WASHINGTON, DC – During his historic visit to the United States of America last month, the Pope was unable to meet one of his primary goals of the trip – see a football game in all 30 NFL stadiums.
The distance between the stadiums and the fact that most games are played on Sunday contributed to the Pope not reaching his goal.
“Much like God, I am a fan of the American football,” Pope Francis said. “When I decided that I needed to come to America to visit you heathens, I thought I would kill two cardinals with one stone. Get it? You get my joke? See the saying is two birds. And a cardinal is a bird. And the guys who follow me around are cardinals. Get it? And also there is a football team called the Cardinals. It’s funny on many levels. Jesus would think it is funny. I know Jesus. We are good friends. As I was saying, I wanted to visit every football stadium. Unfortunately there are too many people getting gay married that I was not fully able to enjoy my visit to the US.”
During the trip, The Pope was only able to see a game at FedExField in Washington DC between the Washington Redskins and the Denver Broncos. While only seeing the one game was a major disappointment, it did give the Pope the opportunity to see his Fantasy Football quarterback play.
“That Peyton Manning is on good player,” the Pope said. “Last year he single handedly won me my (fantasy football) league. This year he is off to a rough start, but I think he will bounce back. You know who else I think will bounce back? Ray Rice. Yes, he punched his girlfriend. Yes, he knocked her out cold. Yes, he is a piece of feces that will likely rot in hell for all of eternity. But did you see the numbers that he put up last year? I think, no, I know he will be back on a team soon. I know a guy who can take care of these things. The same guy that got rid of (Tim) Tebow for good.”

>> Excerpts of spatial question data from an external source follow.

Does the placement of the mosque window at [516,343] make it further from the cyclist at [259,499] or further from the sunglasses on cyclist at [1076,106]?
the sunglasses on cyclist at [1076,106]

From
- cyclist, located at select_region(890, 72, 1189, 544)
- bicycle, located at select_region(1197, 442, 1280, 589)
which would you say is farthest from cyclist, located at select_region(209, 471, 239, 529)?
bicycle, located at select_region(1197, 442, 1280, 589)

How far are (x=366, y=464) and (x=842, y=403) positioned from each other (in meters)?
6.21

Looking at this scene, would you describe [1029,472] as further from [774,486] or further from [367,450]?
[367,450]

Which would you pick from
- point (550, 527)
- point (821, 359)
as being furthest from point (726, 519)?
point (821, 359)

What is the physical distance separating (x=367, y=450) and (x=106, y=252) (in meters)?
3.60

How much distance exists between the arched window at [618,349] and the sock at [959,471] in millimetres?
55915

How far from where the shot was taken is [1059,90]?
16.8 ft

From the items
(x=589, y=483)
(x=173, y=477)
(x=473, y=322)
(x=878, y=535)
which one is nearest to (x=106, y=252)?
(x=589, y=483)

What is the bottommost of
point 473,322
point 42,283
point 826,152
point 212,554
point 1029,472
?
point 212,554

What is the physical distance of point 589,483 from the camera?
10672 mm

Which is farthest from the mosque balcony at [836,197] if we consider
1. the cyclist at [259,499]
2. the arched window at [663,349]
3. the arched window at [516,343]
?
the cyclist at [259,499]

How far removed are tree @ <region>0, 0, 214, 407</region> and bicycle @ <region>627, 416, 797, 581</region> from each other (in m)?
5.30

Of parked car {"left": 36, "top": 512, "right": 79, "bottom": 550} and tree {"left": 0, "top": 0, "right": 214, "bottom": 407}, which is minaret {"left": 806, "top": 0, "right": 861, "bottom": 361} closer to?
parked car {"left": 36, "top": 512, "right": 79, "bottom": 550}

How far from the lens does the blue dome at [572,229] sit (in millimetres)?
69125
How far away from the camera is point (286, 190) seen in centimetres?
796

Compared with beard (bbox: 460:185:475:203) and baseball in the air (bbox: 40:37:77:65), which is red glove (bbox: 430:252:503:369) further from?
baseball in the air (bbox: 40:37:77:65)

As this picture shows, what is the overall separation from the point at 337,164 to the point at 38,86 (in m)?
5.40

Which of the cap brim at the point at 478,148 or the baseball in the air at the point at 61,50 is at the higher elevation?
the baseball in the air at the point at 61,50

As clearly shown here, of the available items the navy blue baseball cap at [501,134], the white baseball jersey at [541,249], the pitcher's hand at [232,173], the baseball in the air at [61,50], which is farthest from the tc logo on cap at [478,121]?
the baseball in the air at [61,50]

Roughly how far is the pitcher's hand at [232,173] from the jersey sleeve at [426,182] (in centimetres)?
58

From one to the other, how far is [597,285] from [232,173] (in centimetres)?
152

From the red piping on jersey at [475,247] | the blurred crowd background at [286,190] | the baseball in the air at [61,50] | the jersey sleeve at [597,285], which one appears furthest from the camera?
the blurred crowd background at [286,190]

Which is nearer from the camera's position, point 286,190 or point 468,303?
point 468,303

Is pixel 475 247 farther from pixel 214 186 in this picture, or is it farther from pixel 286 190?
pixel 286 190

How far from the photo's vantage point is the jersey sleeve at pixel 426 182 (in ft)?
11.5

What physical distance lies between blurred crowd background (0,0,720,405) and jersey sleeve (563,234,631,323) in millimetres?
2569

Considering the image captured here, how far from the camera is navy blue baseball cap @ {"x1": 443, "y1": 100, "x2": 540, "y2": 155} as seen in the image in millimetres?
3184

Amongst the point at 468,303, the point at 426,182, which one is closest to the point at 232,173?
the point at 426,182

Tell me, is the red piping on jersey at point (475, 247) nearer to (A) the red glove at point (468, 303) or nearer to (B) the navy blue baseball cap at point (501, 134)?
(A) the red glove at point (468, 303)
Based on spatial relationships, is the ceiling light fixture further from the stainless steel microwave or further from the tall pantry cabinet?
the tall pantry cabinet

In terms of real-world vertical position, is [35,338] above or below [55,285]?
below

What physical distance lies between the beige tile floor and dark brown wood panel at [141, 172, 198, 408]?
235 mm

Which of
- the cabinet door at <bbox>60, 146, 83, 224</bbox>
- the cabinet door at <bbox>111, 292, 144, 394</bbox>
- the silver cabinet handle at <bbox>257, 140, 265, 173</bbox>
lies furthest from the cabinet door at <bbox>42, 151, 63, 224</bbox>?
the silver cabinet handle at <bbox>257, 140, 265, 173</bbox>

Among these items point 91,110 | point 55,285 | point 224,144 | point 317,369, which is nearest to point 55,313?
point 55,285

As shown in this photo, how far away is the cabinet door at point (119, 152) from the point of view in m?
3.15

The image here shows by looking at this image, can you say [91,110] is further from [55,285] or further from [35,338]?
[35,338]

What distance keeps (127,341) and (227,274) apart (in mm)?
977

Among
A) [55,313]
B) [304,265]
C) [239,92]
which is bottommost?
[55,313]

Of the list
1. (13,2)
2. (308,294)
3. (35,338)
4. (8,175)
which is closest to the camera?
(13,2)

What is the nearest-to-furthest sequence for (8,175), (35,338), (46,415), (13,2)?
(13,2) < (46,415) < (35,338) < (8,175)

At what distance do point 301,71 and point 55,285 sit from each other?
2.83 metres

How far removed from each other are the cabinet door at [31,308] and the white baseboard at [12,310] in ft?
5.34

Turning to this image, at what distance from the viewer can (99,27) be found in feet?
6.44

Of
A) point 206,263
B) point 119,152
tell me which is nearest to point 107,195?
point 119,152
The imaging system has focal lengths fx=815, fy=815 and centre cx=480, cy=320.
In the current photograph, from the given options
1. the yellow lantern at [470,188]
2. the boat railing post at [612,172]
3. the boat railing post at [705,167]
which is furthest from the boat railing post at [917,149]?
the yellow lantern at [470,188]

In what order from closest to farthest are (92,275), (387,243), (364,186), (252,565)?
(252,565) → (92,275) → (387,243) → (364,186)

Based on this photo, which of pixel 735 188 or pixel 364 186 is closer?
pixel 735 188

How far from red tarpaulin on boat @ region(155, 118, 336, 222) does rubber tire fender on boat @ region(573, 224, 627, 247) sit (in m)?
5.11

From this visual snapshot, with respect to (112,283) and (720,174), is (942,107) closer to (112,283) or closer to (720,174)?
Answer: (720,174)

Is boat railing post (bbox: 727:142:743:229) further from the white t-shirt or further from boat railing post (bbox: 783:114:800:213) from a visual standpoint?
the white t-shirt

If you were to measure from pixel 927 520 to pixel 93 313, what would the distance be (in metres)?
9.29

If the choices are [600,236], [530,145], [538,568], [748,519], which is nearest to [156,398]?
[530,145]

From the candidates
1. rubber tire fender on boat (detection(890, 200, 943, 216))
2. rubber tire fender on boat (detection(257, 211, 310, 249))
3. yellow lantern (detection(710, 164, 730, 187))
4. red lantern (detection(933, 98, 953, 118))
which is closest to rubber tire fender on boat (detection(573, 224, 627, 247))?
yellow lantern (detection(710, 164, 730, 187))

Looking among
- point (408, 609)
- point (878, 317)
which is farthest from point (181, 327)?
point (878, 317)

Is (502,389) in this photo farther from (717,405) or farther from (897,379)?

According to the Pope, he was looking forward to seeing a game in all the NFL stadiums so he could “really experience America and also see the cheerleaders.”
“Now I know what a lot of people are going to say, but there is a very good reason why I want to meet with the cheerleaders,” the Pope said. “A lot of cheerleaders are women of, let us call it ‘low moral codes.’ I think that if I were to go talk to each one, privately, one on one, I could really do some good in these young women’s lives. Especially if I meet with them in the locker room while they’re getting ready. Not because I want to see them naked, no. Ew. No, I just figure that I do not want to make them late to cheer, or whatever else they do.”
Shortly after arriving in the U.S., the Pope asked President Obama about scheduling meetings and events around football games.
“We tried everything in our power to help the Pope fulfill his dream, but Roger Goodell is an asshole and would not permit the moving of games to fit in with the Popes itinerary,” a White House Report stated. “Perhaps next year when Mr. Goodell is no longer the NFL Commissioner, we can help fulfill the Popes dreams.”